◆ **Exercise details**
Write out the lines from the one containing "How far is the" through the end of the records, both included. Leave out the pictures.

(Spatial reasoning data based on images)

━━━━━━━━

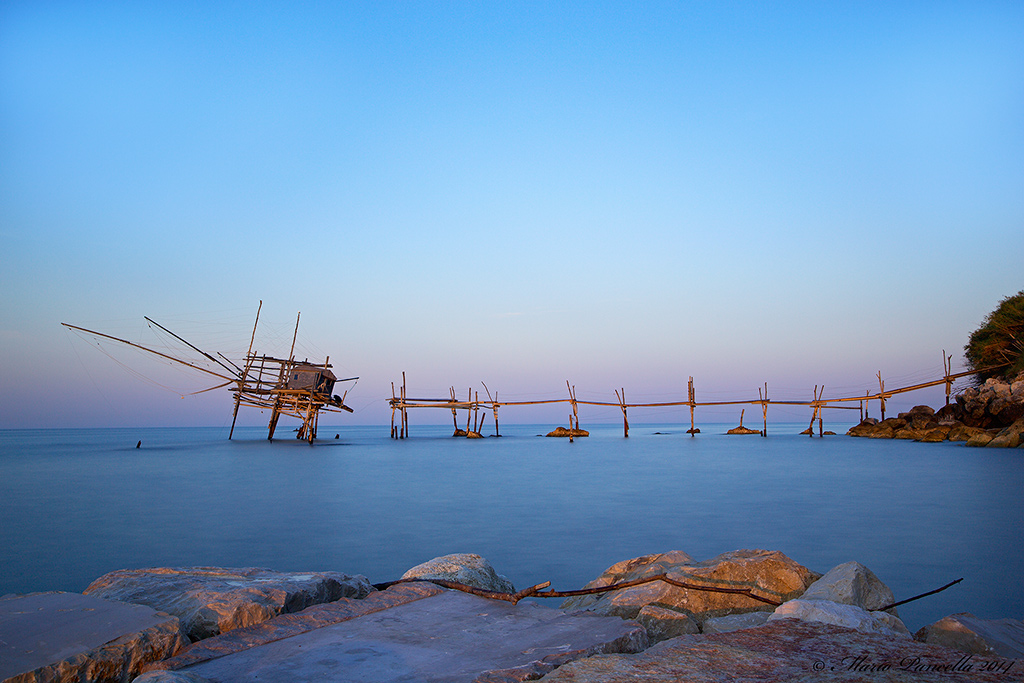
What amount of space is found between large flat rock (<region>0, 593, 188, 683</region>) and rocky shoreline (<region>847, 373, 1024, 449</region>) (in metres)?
31.7

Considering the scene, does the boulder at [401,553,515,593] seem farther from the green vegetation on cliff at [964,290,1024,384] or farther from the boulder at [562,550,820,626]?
the green vegetation on cliff at [964,290,1024,384]

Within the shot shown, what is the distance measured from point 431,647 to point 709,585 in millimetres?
2650

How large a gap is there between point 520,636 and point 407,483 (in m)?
15.8

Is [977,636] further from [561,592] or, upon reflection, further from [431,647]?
[431,647]

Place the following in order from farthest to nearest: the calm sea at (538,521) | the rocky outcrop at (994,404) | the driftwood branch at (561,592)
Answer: the rocky outcrop at (994,404) < the calm sea at (538,521) < the driftwood branch at (561,592)

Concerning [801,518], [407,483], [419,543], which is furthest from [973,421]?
[419,543]

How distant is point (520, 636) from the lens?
3299 mm

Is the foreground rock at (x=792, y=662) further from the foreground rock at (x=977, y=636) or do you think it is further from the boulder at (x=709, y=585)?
the boulder at (x=709, y=585)

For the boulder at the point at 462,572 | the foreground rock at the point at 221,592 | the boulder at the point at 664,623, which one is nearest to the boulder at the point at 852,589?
the boulder at the point at 664,623

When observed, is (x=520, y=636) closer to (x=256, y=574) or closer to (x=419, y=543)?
Answer: (x=256, y=574)

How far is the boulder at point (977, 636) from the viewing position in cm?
333

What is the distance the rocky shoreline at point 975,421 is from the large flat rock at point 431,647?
2987 cm

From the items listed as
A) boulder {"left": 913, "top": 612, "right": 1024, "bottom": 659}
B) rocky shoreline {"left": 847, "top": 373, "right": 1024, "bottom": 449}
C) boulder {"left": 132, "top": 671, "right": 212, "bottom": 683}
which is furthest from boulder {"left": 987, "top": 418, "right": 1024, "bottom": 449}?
boulder {"left": 132, "top": 671, "right": 212, "bottom": 683}

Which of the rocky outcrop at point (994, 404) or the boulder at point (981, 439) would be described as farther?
the rocky outcrop at point (994, 404)
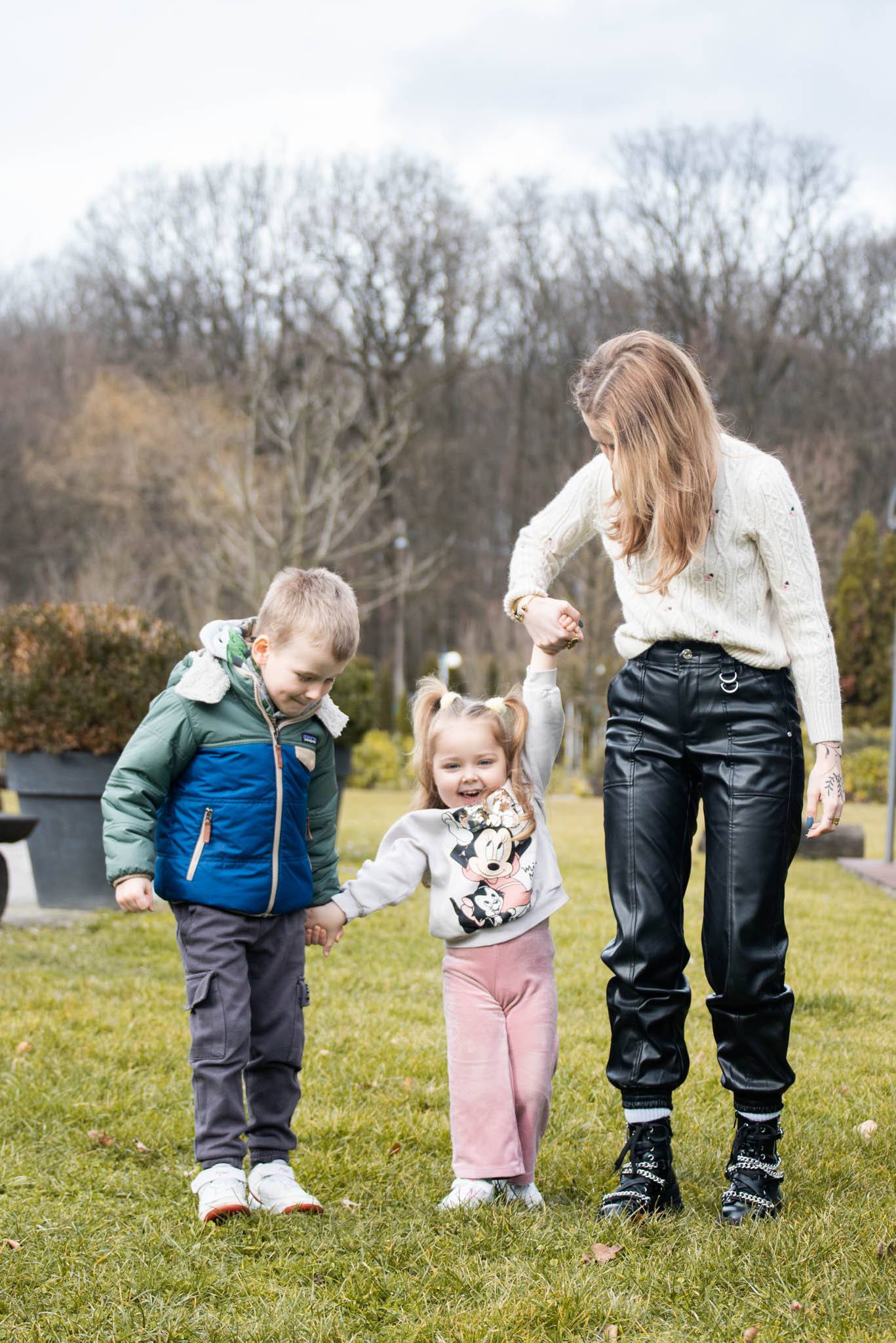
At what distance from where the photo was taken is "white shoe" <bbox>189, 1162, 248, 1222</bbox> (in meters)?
2.73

━━━━━━━━

◆ **Answer to the exercise**
How far is the boulder at point (977, 636) from the viewing position in cm?
333

What is the distance the rocky shoreline at point 975,421 is from the large flat rock at point 431,647?
2987 cm

From the items listed as
A) boulder {"left": 913, "top": 612, "right": 1024, "bottom": 659}
B) rocky shoreline {"left": 847, "top": 373, "right": 1024, "bottom": 449}
C) boulder {"left": 132, "top": 671, "right": 212, "bottom": 683}
which is furthest from boulder {"left": 987, "top": 418, "right": 1024, "bottom": 449}?
boulder {"left": 132, "top": 671, "right": 212, "bottom": 683}

Which of the rocky outcrop at point (994, 404) or the boulder at point (981, 439) would be described as farther?
the rocky outcrop at point (994, 404)
At what distance from where the photo was taken is "white shoe" <bbox>189, 1162, 248, 1222</bbox> (in meters)?
2.73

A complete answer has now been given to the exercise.